With the invention of the first commercial photographic process, daguerreotype, visual scenes could be captured through the use of silvered copper plates, mercury fumes and long exposure times. But this process was labor-intensive, expensive and dangerous (causing users to suffer from severe health complications or death due to mercury poisoning), and so the collodion process soon superseded it.

It was around this time that a young, high school dropout named George Eastman found himself mesmerized by the possibilities of photography. Wanting to capture his trip to Santo Domingo, Eastman, who was born and bread in New York, purchased an early model camera, an object as big as a microwave that required a heavy tripod, glass plates, complicated chemicals and a range of extras. He realized something needed to be changed in order to simplify the process, so by night, in his mother's kitchen, he experimented with emulsion processes. Soon, he was able to come up with a formula for gelatin dry plates, eliminating the need for cumbersome and messy wet plate processes that were popular at the time.

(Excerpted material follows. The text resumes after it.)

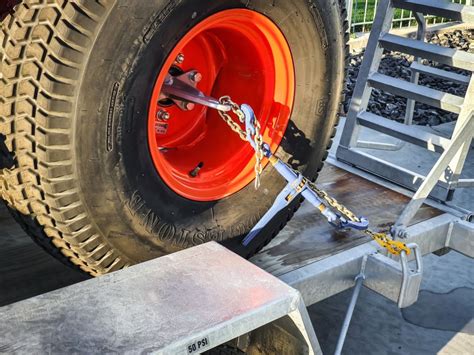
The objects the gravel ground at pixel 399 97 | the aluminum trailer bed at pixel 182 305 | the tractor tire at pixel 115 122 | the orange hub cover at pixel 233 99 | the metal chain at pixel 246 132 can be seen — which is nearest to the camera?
the aluminum trailer bed at pixel 182 305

In 1880, Eastman Dry Plate Company was born, and Eastman began selling his mass-produced dry plates to photographers around the nation. However, Eastman was unsatisfied, and began searching for a way "to make the camera as convenient as the pencil." His solution: paper film and the Kodak camera. In 1888, with the release of the Kodak camera, families who at the time owned, at most, a dozen photos, were given access to photography. History changed with the introduction of "Kodak," and for $25, amateurs and enthusiasts could purchase a camera, pre-loaded with enough film for 100 exposures. What we would call "snapshot photography" was born, and with it an icon.

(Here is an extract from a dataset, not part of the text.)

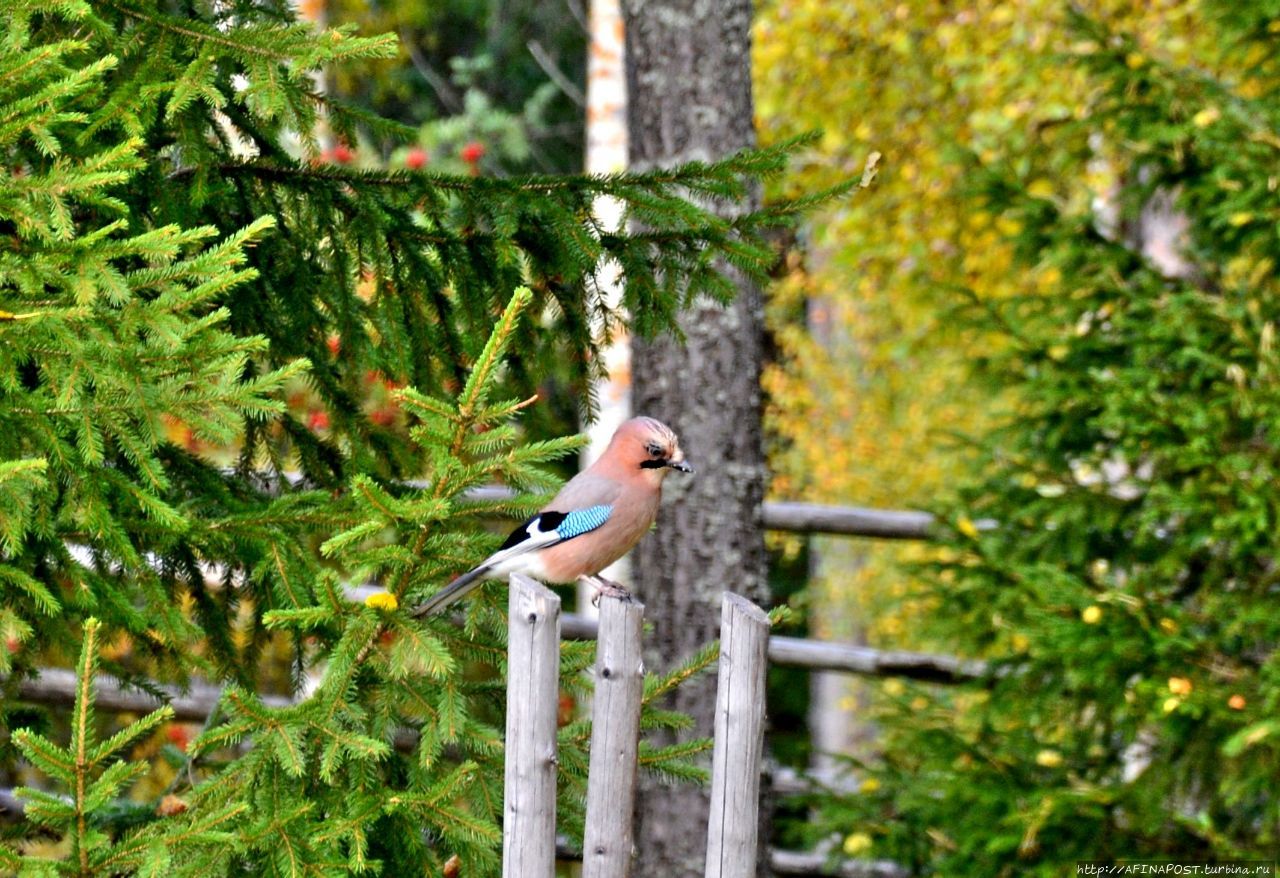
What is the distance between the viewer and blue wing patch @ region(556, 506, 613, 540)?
2.93 metres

And as if the democratization of photography was not enough, Eastman was also a pioneer in the field of advertising and branding. His slogan, "You press the button, we do the rest," became a household name not long after its conception. In 1897, an electric sign on London's Trafalgar Square sparkled with the word "Kodak," one of the first of such signs to be used in advertising. From billboards to newspapers to magazines, Eastman was able to transform the word "Kodak" into a brand synonymous with photography.

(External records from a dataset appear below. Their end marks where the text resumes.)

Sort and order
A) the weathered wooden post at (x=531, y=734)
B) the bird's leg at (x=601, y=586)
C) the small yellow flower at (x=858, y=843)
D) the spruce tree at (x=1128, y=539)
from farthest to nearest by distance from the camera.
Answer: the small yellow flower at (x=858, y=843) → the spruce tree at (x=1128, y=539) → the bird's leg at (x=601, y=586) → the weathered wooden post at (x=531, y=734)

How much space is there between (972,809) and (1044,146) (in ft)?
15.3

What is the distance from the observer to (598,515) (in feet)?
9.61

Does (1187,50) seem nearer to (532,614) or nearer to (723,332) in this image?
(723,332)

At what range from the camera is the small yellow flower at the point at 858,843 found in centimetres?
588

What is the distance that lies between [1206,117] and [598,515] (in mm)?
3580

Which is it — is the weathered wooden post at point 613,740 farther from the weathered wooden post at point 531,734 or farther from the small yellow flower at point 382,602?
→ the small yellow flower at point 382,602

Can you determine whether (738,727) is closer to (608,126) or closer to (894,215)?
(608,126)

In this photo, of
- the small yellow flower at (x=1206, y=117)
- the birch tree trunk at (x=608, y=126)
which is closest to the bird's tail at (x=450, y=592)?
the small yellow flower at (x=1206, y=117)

Still, innovation leads us forward, and from the invention of the first Kodak camera to today, photography has seen a range of technological advancements. Cameras are now digital, and even the motion picture industry is turning away from traditional film. At the flick of a wrist anyone with a smartphone can become an amateur photographer. And while photography has become more accessible and convenient, the art of photography seems to have slipped into the shadows. Families with their photo albums and mantelpiece displays now have Photobucket and Facebook for sharing pictures.

But what happens in 100 years, or even 10, when that computer is long since forgotten? Are the photographs and memories gone as well? Some innovations have brought us closer to a perfect existence, while others, despite improving convenience, have seemingly moved us in the opposite direction.

So, as a new generation of iPhone photographers steps in, an era dies, and with it goes a company who helped to build the very field that has now swept it off its feet. But Kodak isn't dead yet, and as the company heads to court over the next couple months, we can hope that like its contemporary, General Motors, this company will once again see itself back on its feet.